Turtle rescue center in Spain returns sea turtle to the ocean

The Sodade Turtle Nursery and Recovery Center returned a loggerhead sea turtle (Caretta caretta) to the Atlantic Ocean on Friday, after caring for it for three months.

In April, the turtle was found tangled in a series of fishing lines at Cofete beach in Spain’s Canary Island of Fuerteventura. That’s also the place where she was released on Friday afternoon.

“We’re releasing a turtle that we found on this beach in Cofete. She was entangled in fishing gear. It is one of the big problems we are finding in the sea today, there is a huge amount of marine waste,” said the turtle rescue center’s director Tony Gallardo.

He added that plastic waste is a massive threat to wild animals. The turtle was severely hurt and needed months to recover. “Today, she has returned to freedom with a tremendous desire to be at sea, free again”, Gallardo said the day of her release.

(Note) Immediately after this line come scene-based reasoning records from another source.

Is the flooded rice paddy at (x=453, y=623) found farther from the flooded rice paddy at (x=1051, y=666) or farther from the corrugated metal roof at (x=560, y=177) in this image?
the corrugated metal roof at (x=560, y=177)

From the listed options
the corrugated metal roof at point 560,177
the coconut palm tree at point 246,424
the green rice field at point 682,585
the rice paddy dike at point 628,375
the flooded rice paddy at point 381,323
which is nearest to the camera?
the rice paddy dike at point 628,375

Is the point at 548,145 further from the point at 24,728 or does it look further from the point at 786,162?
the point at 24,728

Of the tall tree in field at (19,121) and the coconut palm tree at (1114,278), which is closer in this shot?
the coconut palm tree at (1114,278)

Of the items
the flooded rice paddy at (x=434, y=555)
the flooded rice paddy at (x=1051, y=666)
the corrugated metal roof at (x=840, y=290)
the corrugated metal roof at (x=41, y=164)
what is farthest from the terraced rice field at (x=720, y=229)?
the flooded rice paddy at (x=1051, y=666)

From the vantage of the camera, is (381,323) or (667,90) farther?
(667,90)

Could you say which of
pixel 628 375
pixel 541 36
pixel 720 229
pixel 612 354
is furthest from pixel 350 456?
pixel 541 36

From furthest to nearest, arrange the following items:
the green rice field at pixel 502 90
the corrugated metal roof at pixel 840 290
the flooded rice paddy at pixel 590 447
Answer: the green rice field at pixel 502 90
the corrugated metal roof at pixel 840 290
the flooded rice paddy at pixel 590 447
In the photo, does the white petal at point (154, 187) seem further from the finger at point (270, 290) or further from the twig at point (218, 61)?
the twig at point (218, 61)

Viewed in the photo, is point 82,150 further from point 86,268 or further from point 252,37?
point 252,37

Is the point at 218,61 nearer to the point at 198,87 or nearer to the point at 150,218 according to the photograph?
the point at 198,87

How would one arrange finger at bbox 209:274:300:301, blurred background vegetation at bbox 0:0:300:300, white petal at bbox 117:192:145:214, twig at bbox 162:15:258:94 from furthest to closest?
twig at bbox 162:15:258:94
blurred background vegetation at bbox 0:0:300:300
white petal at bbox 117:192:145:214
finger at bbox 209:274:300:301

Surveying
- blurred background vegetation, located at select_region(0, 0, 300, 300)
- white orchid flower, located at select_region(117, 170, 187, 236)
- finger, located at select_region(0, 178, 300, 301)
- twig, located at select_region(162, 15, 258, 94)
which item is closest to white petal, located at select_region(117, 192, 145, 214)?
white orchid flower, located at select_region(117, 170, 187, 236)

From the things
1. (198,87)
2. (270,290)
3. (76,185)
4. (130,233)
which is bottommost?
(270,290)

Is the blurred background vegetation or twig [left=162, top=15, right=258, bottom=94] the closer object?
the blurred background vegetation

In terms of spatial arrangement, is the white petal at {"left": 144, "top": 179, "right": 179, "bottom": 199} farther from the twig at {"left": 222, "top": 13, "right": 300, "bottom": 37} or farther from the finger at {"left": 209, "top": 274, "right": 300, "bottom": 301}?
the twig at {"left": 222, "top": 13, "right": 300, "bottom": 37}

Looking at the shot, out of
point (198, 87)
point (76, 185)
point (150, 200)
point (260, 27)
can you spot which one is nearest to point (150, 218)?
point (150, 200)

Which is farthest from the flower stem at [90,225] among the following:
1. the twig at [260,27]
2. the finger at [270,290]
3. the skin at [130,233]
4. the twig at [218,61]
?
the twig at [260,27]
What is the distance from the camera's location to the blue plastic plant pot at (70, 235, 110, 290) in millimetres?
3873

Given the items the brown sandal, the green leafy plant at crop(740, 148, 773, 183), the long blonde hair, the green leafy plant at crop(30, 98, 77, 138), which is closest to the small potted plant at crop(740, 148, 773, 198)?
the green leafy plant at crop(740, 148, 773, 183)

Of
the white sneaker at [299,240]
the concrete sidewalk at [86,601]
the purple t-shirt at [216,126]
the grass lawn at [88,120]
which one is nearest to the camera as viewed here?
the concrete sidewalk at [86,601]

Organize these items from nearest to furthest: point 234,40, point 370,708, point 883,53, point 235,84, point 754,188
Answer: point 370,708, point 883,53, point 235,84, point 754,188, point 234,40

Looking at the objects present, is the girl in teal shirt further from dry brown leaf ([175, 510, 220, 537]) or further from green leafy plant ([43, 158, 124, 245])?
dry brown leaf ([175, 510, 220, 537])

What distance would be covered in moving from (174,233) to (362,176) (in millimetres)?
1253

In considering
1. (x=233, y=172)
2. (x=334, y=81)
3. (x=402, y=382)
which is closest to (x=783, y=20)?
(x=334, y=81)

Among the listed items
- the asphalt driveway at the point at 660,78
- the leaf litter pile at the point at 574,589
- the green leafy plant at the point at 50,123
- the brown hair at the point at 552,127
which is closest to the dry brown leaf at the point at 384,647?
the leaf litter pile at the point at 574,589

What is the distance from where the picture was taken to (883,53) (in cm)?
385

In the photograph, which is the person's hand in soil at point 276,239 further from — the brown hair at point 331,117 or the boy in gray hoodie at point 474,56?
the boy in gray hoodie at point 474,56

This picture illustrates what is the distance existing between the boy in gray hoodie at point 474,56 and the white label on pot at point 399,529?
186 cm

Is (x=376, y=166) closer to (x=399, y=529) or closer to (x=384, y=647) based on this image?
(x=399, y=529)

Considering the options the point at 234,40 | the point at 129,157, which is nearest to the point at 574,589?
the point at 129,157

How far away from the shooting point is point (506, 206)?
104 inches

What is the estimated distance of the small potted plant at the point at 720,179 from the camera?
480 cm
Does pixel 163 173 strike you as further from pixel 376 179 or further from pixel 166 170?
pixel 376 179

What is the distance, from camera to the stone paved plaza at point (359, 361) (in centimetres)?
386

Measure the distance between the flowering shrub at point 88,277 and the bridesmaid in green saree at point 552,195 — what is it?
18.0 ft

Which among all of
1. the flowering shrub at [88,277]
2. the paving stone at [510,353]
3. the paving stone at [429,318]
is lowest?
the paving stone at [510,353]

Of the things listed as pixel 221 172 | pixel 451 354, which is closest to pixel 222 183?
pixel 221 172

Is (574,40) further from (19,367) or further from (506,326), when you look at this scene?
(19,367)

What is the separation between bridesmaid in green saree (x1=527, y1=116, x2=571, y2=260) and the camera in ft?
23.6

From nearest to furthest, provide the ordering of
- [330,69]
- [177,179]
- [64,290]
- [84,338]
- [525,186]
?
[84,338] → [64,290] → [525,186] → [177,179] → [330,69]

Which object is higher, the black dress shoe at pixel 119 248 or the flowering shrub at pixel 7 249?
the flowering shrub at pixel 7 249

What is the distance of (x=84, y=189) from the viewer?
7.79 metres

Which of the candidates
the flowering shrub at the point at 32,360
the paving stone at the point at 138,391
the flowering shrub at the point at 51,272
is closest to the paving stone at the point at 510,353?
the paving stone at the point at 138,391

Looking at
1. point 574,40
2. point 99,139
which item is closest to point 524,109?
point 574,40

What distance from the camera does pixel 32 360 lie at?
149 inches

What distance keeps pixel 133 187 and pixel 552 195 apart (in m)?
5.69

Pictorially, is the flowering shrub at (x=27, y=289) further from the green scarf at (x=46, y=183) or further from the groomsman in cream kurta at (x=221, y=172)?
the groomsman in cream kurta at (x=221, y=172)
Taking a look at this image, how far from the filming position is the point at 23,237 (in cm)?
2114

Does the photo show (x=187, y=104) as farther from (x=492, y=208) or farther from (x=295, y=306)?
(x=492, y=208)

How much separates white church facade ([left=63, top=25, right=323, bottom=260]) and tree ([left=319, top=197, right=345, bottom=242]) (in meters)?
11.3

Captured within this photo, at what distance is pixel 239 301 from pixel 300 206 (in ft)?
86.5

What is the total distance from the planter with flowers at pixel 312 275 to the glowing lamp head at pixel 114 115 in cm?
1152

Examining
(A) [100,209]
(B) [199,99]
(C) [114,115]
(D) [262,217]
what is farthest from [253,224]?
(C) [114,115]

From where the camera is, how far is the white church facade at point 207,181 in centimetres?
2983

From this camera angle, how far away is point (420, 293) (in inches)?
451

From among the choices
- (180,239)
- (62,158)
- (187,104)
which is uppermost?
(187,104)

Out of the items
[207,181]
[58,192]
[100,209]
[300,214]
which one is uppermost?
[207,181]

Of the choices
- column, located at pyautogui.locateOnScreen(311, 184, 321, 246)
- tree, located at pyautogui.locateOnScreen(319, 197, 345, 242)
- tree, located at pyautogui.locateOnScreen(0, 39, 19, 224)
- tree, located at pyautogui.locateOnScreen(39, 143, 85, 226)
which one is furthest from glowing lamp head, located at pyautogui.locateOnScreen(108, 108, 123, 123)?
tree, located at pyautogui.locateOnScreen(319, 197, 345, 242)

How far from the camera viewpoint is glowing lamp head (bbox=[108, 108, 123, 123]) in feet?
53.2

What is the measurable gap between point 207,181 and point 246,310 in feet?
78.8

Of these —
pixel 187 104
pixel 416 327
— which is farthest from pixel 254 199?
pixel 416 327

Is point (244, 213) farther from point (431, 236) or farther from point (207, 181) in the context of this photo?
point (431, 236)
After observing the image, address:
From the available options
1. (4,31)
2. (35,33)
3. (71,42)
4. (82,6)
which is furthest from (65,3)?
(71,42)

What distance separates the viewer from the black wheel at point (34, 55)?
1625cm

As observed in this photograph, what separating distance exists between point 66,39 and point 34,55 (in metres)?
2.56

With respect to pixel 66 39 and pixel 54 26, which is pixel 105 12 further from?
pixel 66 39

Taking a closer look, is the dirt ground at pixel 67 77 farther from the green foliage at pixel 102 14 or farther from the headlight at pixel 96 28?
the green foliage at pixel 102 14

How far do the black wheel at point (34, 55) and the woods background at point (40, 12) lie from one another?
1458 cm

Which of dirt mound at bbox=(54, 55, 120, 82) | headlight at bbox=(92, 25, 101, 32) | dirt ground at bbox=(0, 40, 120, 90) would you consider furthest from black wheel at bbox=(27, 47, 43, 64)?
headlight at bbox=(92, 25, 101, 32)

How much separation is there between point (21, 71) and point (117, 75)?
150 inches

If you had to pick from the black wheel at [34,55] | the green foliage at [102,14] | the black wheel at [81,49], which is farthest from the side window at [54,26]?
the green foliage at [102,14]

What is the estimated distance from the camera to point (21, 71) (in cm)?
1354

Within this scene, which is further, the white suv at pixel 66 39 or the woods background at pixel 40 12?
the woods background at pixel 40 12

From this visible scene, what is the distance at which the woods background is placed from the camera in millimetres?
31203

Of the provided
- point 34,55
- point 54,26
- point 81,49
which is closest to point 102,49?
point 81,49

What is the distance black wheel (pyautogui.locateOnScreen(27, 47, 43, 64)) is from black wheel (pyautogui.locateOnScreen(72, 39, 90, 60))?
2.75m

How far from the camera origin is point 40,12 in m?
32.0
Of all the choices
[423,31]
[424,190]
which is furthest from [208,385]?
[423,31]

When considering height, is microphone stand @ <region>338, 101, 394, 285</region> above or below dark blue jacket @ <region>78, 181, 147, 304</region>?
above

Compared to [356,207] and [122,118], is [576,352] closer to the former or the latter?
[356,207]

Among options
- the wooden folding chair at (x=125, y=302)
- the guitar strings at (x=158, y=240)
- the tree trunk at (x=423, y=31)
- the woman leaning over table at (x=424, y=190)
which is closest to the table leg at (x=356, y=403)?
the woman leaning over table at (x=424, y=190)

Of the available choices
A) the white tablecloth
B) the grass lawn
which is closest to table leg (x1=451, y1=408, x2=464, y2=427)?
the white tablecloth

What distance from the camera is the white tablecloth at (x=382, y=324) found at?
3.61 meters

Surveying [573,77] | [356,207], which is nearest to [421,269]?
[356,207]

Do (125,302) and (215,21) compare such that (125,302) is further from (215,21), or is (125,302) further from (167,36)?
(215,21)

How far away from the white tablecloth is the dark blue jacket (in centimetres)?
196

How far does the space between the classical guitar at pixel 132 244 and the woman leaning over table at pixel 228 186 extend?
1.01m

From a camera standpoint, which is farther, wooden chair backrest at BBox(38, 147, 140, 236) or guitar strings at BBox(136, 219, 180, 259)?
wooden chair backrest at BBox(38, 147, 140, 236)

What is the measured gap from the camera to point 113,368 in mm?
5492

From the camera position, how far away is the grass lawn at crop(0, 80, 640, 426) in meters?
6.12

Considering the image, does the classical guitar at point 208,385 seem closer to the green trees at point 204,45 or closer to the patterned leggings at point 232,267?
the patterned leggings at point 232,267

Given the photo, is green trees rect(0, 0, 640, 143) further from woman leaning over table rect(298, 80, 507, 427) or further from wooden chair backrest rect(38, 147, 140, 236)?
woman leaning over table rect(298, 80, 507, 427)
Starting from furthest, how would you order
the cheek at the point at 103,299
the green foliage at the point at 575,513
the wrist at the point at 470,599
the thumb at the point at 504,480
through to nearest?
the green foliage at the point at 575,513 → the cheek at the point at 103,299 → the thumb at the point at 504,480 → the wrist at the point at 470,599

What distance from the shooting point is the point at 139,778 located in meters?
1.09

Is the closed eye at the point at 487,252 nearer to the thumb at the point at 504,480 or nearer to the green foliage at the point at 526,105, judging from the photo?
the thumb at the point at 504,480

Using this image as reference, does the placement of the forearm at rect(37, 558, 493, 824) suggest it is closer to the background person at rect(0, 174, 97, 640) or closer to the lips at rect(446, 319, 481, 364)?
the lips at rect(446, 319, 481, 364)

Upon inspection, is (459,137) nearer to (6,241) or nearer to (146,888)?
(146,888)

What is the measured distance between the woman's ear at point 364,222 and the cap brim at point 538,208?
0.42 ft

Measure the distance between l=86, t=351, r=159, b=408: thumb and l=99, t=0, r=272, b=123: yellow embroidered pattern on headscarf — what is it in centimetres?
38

Loggerheads live in the Atlantic, Pacific and Indian Oceans and the Mediterranean Sea. Females have low reproductive rates. They’ll lay around four egg clutches every two to three years.

“It is important what has been done here in Cofete because it is also about increasing the reproductive area of the loggerhead turtle in this part of the Atlantic,” said sea biologist Maria Rodriguez. “It is a species that is very threatened, especially now with the issue of plastic waste.”